The average net worth of people under 35 is just over zero: about $3,000. If you don’t know, net worth is assets minus liabilities, so what you own minus what you owe. A house, for example, is usually a break-even on net worth. If you mortgage a house purchase, you have the mortgage value as a debt, but you also have an asset that would stand for that debt if it was called in: the house itself. Cash in hand or in a bank account or in investments is positive, obviously, as an asset without any liability. Student loan debt (which I suspect is the cause of the aforementioned figure) is a liability without a value-bearing asset, insofar as an education is not a measurable asset.

Does the fact that the average net worth of people under 35 is around $3,000 put you at ease? How would you perceive someone who was well in excess of that figure? Lucky? Greedy? A mere statistical anomaly?

Let’s go back to the test analogy. Inevitably, somebody in the class would pass with flying colors. Depending on their personality, their perception of the test difficulty, and a host of other factors, they’d either sit there silently while people asked for extra points, knowing with the bonus they’d surpass the 100% mark, smile while the proles asked for a curve knowing that with his score it’d be a small handful of points, or, the most entertaining (or infuriating), he’d actively mock the others who couldn’t pass “such an easy test.”

I found that very few tests were so difficult that they produced no winners. Life is much the same way. Even something so statistically overwhelming as the lottery spits out a winner every now and then. So, since there was and is almost always an outlier who passed, due to sheer brainpower, total luck, or just good old hard work and principle, the fact is that IT WAS NOT IMPOSSIBLE. And furthermore, something they did caused their success. The next logical inquiry would be, “What caused the success, and can it be controlled or mimicked?”
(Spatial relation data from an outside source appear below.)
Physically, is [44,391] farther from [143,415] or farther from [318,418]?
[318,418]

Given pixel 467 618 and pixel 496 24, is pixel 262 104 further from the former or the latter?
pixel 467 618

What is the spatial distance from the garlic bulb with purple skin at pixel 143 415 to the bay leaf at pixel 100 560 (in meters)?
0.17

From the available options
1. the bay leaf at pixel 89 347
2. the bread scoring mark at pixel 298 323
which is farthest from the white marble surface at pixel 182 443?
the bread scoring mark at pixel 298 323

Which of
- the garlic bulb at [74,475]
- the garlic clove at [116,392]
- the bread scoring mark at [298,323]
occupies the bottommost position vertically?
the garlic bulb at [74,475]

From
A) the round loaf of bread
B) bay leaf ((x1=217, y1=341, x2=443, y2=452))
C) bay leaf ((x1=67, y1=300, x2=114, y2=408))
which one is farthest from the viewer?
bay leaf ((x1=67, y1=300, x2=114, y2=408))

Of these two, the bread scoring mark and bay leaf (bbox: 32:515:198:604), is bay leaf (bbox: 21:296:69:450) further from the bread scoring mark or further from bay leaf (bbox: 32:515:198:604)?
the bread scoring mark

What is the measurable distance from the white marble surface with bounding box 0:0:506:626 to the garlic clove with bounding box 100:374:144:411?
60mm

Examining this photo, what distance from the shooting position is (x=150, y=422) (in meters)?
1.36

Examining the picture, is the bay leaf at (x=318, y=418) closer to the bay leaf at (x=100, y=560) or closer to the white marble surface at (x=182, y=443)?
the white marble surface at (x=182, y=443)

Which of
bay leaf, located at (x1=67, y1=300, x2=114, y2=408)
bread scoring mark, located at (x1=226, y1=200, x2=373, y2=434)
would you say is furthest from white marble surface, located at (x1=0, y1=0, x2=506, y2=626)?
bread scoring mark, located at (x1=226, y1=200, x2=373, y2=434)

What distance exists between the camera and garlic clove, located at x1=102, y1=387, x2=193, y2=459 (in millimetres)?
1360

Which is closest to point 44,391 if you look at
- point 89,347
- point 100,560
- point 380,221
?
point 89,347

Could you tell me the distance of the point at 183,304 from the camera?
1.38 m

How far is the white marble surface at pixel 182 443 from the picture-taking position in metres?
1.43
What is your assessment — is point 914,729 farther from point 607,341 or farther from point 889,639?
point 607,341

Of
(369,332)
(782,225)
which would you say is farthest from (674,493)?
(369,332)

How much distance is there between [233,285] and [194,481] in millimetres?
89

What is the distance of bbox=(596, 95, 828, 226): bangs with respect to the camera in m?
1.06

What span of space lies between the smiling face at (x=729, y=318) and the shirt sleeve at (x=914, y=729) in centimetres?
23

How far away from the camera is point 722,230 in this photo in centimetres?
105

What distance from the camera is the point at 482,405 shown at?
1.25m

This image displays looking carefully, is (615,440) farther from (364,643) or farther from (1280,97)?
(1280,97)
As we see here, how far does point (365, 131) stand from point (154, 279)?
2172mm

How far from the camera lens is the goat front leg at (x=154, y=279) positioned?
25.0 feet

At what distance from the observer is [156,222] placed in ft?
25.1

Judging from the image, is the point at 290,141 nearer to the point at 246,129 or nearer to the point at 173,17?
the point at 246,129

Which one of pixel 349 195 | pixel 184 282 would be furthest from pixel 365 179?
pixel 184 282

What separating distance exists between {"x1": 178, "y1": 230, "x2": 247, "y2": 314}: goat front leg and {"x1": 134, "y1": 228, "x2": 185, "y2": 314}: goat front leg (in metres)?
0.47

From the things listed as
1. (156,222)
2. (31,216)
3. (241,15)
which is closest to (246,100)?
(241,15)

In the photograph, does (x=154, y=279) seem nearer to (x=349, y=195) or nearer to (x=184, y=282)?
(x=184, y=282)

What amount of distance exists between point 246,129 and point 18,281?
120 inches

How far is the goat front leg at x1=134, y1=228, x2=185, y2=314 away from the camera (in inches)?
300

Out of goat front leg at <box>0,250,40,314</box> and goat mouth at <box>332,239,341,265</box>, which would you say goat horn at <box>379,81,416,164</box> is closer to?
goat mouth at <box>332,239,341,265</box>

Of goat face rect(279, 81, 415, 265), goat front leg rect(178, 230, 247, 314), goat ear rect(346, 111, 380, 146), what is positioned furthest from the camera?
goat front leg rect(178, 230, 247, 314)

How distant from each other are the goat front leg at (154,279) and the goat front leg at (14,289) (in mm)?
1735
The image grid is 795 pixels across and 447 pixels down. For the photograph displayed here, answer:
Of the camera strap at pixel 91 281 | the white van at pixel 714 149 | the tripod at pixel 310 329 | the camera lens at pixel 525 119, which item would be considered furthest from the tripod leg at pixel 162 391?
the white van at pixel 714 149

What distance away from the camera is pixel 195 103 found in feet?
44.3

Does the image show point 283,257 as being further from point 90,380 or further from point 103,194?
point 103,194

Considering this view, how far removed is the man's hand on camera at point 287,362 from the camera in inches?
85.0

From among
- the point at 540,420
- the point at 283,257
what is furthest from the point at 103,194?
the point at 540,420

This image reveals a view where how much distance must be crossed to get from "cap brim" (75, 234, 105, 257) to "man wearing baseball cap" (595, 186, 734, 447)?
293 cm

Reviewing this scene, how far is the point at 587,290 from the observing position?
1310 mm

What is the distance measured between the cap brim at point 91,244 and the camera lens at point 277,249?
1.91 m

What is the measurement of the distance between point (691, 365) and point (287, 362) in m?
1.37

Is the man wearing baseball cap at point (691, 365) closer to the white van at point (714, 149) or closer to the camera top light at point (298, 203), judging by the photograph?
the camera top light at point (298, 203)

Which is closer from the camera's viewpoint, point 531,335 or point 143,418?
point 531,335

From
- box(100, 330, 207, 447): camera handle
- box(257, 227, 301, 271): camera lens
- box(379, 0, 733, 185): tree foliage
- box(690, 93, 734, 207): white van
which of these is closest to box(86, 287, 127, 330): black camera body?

In essence, you know that what causes outliers is behavior that is not normal, so the most strictly effective iterative process is to take an action outside the norm, judge if the results were positive or negative outliers, and act accordingly. This was the Edison approach to the light bulb. It worked out pretty well for him. Back in high school physics (I was pretty good at physics), I had a friend who wanted to study together for the tests, so we tried something a little bit different. I went over to his house and he cooked dinner (this was not part of the studying, but he was an excellent chef), then while we ate, instead of reviewing the homework or notes, we would read straight through the chapter that the test was over. We would stop at any experiments and do them if they were feasible. We would do any example problems found in the chapter, but none of the homework problems. The first time we tested this method, we both got over 100%. Fair enough, so we did it again for the next one, with similar results. Once, a third friend joined the party. We were the three highest scores on the following test. We had stumbled upon a study method which, for one reason or another, had almost perfect accuracy. Also I ate a lot of good rice that year.

Even better is when you can make an educated guess at what kinds of irregular behavior will result in positive irregular results; let other people’s experience eliminate some of the iteration for you. This is what I try to teach: ways to be weird that will set you apart from the crowd in a good way. This is the basis of all my reading, studying, and testing; find out why normal people stay normal and exceptional people rise from normality to greatness. Jim Collins says simply that good is the enemy of great. Finding comfort in “average” precludes you from being “excellent.” There are NO stories of heroes or revolutionaries who were for the most part just satisfied with the status quo because their friends were or their culture was and their friends and culture got along “just fine.”

Warren Buffett says to be greedy when everyone else is afraid and afraid when everyone else is greedy. Once again, this contrarian thing seems to be pretty worthwhile. I’ve found it actually encouraging when people disagree with me on things that I know for a fact have worked for my good in my own life. When angry, unsatisfied, broke people say that I’m stupid, I get a big smile. If being smart makes you common, poor, and spiteful, I’ll take stupid any day of the week.

Are you unhappy or dissatisfied with some aspect of your life? Complaining about it or burying the emotion is normal, taking action on it is not. Let’s all strive to be a little bit more abnormal.